Petty bureaucrats

One of my favourite people in the world is a professor of holocaust studies. He is also, inexplicably, one of the most tirelessly happy and optimistic people you could hope to meet and he shares my birthday. (I say all this because I’m about to grossly misquote him.) I remember reading one of his books on the holocaust and in it he says that he was struck by how much of the culpability for the holocaust came down to mundane people doing mundane things far removed from the actual atrocities themselves.

I think of this because the inevitable tedium of office life has overshadowed my day. If a hot wind weren’t blowing through the window, covering my computer with a fine dust, and I couldn’t hear the children shouting in Arabic in the streets, I could be in an office anywhere - New York, London, Hong Kong. There is payroll to be counted and month end reconciliations to be done. A trip to the bank is inevitable. A UNICEF cheque needs to be cashed. All of the routine and trivial things that make any operation run. All things that are being done in offices all over town. Some by humanitarian organizations and some by the government. I don’t doubt that there is a rebel group’s accountant sitting somewhere doing the very same things we are.

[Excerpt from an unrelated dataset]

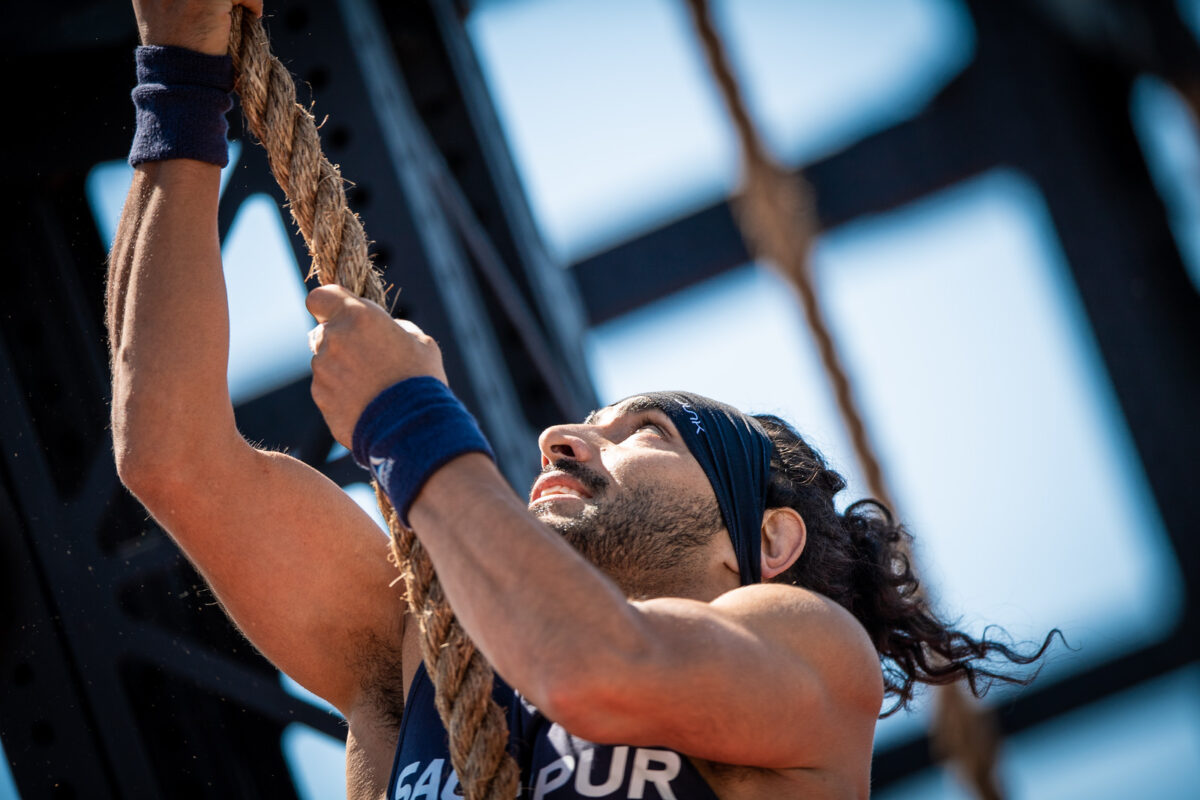 athlete performs rope climb workouts outdoors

And this is both a depressing and encouraging thought. Because without us – the bean counters – things wouldn’t happen. In my case, programmes wouldn’t run smoothly, and in the case of the government…well, I’ll leave you to conclude what might not happen. While I sit here counting grimy dinar several gunships have just roared by overhead. Off to bomb Girayda or Shearia, or some other unhappy spot. Someone signed off their orders. Someone authorized and filed the paperwork. My point is that there should be culpability and responsibility for all of us whether we pull the trigger or not. I’m not sure I’m a fan of collective guilt and there has been a lot of talk – given all the wars and genocides of the past decade - about collective guilt. I don’t think that is what I’m talking about here. Rather, I think we should be careful to develop a sense of personal responsibility for the final outcomes our jobs and actions produce - whether we are petty bureaucrats or not.

Comments

Anonymous said…
I'm glad you said "one of" or you might have hurt my feelings.
Anonymous said…
Found you! ;)
I'm sure you've completely upset the Professor by your mis-quoting....but will he still invite you in and cook you a meal? I believe he will!